The same response as yesterday. The disruptive Dada noises – Kurt Schwitters and Hugo Ball wailing sound poetry, last quintet Coltrane squealing horns, pounding piano chords, flailing drumsticks, slamming bass – flood in. Discordant. Dissonant. Deafening.
Her room smells like shit; the colostomy bag leaked, again. Clean it up. Change the bag, change the bedding, change her position.
The long ride home, the steady whir of tires, rain, the rhythm of the wipers. At one point a radio preset picks up a local college station. The student DJ is in the middle of an effusive monologue about the splendors of doo-wop. Her grandmother’s music, she calls it. “The voices, the harmonies … and the stories the songs tell!” she gushes. “I’m going to spin this platter,” she says and giggles. “This is ‘Dedicated to the One I Love.’”

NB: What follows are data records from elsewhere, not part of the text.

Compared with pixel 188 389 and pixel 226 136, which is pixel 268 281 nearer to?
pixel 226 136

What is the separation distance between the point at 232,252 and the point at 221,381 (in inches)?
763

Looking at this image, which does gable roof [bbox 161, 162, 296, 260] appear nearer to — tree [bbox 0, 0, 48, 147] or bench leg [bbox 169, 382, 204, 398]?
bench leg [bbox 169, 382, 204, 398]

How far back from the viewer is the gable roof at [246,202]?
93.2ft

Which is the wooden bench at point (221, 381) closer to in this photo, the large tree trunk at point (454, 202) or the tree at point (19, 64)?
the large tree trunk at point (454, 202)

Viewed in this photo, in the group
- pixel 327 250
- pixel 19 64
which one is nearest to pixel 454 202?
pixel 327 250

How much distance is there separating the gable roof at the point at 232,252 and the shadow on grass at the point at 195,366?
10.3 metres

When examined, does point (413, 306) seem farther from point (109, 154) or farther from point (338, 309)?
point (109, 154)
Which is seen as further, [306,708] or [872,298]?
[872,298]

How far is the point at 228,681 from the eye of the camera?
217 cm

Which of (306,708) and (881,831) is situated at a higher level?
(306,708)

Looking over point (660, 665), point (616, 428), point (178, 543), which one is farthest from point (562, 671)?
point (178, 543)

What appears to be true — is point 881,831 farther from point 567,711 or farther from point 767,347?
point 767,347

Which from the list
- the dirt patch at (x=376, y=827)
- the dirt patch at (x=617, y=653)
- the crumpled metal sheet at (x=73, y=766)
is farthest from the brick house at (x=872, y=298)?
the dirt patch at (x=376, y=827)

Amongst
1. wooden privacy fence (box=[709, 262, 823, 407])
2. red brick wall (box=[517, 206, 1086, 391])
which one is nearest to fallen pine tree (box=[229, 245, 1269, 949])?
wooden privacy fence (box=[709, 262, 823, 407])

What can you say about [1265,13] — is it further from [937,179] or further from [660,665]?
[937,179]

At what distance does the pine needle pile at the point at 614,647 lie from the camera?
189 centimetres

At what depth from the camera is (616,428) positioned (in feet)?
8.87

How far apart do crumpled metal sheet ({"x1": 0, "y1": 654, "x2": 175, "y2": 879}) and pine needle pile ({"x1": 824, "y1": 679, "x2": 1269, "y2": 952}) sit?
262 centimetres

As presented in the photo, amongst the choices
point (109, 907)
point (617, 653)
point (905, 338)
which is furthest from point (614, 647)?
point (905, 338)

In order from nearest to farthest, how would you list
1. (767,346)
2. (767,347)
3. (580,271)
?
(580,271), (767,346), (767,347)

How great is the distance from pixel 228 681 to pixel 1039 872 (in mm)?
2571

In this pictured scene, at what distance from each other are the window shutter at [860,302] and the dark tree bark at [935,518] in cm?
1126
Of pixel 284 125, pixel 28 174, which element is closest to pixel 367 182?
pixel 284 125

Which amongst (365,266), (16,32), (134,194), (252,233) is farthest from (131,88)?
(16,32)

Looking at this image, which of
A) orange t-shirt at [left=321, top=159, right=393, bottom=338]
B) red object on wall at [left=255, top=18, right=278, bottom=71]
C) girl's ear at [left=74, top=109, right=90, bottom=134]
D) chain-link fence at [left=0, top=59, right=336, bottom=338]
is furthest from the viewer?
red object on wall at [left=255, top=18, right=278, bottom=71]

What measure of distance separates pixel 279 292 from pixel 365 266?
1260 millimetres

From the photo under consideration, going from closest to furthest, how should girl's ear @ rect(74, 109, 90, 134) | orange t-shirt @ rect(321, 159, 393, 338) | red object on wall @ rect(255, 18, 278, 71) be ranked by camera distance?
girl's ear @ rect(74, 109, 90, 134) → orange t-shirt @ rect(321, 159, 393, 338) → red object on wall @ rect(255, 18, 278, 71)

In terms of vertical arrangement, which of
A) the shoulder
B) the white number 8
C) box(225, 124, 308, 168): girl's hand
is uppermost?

I remember Mom’s album of 3X3 square, black and white photos; teenage Mom in a tight sweater, poodle skirt, Bobby socks, saddle shoes, like the characters in Grease or Back to the Future. Whenever a doo-wop number played she’d snap her fingers, sway her hips, chair dance, glow.
“We gave her a little something a few hours ago,” the nurse says when I come in. “She should be up soon.” He’s been with her the last couple weeks. He knows.
I drop my stuff and locate a YouTube playlist promising over 300 doo-wop tracks on her phone. I press play, set the volume, take a seat.
It’s easy to note which songs spark in her hippocampus, eyeballs shift under gossamer lids. Sometimes an ever so slight smile appears. I list impactful titles in my notebook, look up the artists.
It’s “Under the Boardwalk” by The Drifters that fully rouses her.
“Oh, Jeffrey,” she says when she sees me. “It was so beautiful and wonderful summers in Coney Island.” Her voice is raspy, weak.
I offer some water through a straw. She’s thirsty.
“The ocean was so clear you could see the little fish swimming around your feet,” she says. “We lived on sunshine and air.”
Her semi-toothless smile a warm, setting sun.
When the song ends she asks, “Where am I? What happened to me?”
I’ve experienced her amnesia before. Doctors say this coming in and out of awareness is typical of early onset Alzheimer’s coupled with hospital delirium. I tend to think of it as a minor blessing.
I explain, as I have before, sure to add, “…but it’s not hospice.”
“At least they play good music,” she says.
Next up is “Book of Love” by The Monotones. “Wonder, wonder who …”
She whisper-sings and head bobs along.
Many dozens of numbers later, some she is barely awake for, some sound asleep, it’s time to head home. If this were the palliative care wing I could stay over. I reset the playlist, kiss her on the forehead. She doesn’t stir. The nurse agrees to keep the music going.
Mom is cremated and, per her wishes, we scatter her ashes, with her beloved yellow flowers, along the shoreline of Bay 33, Coney Island, her girlhood paradise. To family I call the gathering an unveiling, the Jewish ritual of revealing a grave marker a year after one’s passing. The Cyclone, Wonder Wheel, and Parachute Jump are now her headstones. The waves and winds and seabirds are part of her eternal soundtrack.
I cast some of her remains under the boardwalk, exactly where she wants to be.